Roselie Arritola, who goes by Jenny Popach on TikTok, dances for a post while her mother, Maria Ulacia, cheers her on.

Roselie Arritola, who goes by Jenny Popach on TikTok, dances for a post while her mother, Maria Ulacia, cheers her on.

Photographer: Melanie Metz for Bloomberg Businessweek

TikTok’s Problem Child Has 7 Million Followers and One Proud Mom

Young creators like Jenny Popach are posting suggestively sexual content, sometimes with parental approval, leaving moderators and executives unsure what to do.

A rumor radiated down the halls of Timber Creek High School in Orlando in mid-September: Jenny Popach was in the enrollment office. Students swarmed the 15-year-old TikTok star as she walked to class in Converse sneakers and a hoodie. “Are you really that girl on TikTok?” they asked. “Are you actually Jenny Popach?”

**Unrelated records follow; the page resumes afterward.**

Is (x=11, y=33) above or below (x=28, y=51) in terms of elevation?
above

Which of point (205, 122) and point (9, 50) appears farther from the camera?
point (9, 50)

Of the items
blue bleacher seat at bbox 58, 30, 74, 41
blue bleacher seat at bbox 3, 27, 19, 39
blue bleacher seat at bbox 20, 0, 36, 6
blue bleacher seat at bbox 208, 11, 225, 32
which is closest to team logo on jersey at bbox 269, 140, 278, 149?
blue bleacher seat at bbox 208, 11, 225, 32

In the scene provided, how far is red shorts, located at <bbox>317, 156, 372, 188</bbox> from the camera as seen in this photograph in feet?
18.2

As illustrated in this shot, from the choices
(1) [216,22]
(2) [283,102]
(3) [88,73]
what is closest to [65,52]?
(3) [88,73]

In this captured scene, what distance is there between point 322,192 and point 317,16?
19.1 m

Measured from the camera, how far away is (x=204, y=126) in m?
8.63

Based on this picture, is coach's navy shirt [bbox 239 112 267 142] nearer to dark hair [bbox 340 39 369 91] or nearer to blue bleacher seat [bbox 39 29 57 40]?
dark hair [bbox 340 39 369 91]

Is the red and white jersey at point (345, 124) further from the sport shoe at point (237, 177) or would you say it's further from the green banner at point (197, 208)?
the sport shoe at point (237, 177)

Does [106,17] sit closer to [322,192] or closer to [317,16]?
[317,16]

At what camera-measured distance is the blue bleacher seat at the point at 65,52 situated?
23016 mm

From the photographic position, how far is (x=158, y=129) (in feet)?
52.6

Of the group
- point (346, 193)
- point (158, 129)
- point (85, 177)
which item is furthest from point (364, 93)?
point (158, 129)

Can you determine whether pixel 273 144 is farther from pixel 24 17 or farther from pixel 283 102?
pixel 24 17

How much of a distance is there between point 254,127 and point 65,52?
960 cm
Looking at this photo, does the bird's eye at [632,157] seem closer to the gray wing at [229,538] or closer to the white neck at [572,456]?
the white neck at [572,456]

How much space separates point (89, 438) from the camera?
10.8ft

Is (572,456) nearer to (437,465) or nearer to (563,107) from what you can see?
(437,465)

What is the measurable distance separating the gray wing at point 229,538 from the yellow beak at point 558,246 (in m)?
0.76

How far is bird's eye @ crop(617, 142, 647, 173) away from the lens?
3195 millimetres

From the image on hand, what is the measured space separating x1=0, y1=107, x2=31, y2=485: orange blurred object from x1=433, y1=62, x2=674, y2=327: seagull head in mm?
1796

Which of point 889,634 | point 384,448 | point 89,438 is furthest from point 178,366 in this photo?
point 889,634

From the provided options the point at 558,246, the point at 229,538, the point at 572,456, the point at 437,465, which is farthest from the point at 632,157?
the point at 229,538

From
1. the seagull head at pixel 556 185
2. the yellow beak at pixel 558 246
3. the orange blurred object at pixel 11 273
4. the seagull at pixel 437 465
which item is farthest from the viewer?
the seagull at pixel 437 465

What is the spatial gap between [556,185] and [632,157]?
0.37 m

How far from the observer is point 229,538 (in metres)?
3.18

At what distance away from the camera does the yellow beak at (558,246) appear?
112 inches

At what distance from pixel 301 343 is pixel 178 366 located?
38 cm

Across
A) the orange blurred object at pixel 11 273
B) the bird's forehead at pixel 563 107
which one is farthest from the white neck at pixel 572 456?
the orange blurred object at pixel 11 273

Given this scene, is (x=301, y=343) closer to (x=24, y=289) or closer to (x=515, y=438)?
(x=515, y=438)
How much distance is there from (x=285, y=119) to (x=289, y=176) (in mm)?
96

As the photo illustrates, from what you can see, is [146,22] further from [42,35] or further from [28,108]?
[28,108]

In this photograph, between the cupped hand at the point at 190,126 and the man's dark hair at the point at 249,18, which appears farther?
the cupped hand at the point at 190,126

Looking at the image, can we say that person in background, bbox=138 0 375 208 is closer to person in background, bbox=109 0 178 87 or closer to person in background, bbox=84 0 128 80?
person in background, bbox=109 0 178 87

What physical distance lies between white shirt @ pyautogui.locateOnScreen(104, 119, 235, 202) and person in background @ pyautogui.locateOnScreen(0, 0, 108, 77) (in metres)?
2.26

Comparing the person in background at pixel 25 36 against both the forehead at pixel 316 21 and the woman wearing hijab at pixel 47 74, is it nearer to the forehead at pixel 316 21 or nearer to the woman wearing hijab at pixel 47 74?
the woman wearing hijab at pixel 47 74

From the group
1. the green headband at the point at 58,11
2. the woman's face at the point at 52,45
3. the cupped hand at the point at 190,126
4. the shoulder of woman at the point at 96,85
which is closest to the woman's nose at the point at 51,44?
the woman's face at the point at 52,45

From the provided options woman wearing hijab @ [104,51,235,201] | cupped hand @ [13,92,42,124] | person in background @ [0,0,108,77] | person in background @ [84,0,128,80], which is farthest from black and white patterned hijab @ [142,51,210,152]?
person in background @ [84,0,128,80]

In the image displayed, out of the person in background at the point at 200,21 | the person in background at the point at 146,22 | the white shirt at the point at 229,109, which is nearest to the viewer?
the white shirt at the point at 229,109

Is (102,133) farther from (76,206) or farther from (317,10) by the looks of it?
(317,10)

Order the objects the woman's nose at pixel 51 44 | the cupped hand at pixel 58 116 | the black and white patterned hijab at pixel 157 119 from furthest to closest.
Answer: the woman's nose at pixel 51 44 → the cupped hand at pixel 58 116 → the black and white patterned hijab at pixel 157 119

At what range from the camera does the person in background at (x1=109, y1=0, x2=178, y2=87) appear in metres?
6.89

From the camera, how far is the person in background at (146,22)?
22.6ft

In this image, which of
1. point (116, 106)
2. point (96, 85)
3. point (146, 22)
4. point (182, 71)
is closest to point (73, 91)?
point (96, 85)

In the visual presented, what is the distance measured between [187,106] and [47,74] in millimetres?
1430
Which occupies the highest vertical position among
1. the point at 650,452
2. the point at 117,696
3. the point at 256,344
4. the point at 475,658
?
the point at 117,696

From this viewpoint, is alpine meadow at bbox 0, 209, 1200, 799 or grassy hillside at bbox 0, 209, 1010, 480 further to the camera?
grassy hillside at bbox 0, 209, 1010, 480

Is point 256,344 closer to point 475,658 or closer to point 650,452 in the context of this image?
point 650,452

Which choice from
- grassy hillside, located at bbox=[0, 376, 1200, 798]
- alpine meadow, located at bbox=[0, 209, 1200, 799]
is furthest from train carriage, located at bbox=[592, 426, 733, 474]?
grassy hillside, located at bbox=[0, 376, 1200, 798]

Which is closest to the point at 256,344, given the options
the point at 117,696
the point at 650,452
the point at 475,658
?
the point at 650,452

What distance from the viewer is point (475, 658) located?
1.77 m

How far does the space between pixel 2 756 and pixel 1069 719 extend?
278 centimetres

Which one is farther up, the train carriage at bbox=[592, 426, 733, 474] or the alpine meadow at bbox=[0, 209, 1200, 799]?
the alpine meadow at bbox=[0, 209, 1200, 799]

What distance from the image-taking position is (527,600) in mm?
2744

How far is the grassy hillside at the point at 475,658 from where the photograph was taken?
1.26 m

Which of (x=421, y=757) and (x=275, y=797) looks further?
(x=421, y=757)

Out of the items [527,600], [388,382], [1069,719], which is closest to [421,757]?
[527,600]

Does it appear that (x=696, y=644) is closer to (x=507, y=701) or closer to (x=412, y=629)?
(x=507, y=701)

Roselie Arritola, who goes by Jenny Popach on TikTok, had been looking forward to her sophomore year. She’d been expelled from another school for calling one of her teachers a “perv” in a TikTok video, and after two years of online schooling and a move to a new city, she was hoping to make some friends. “Yep,” Arritola replied to the crowd. “That’s me.”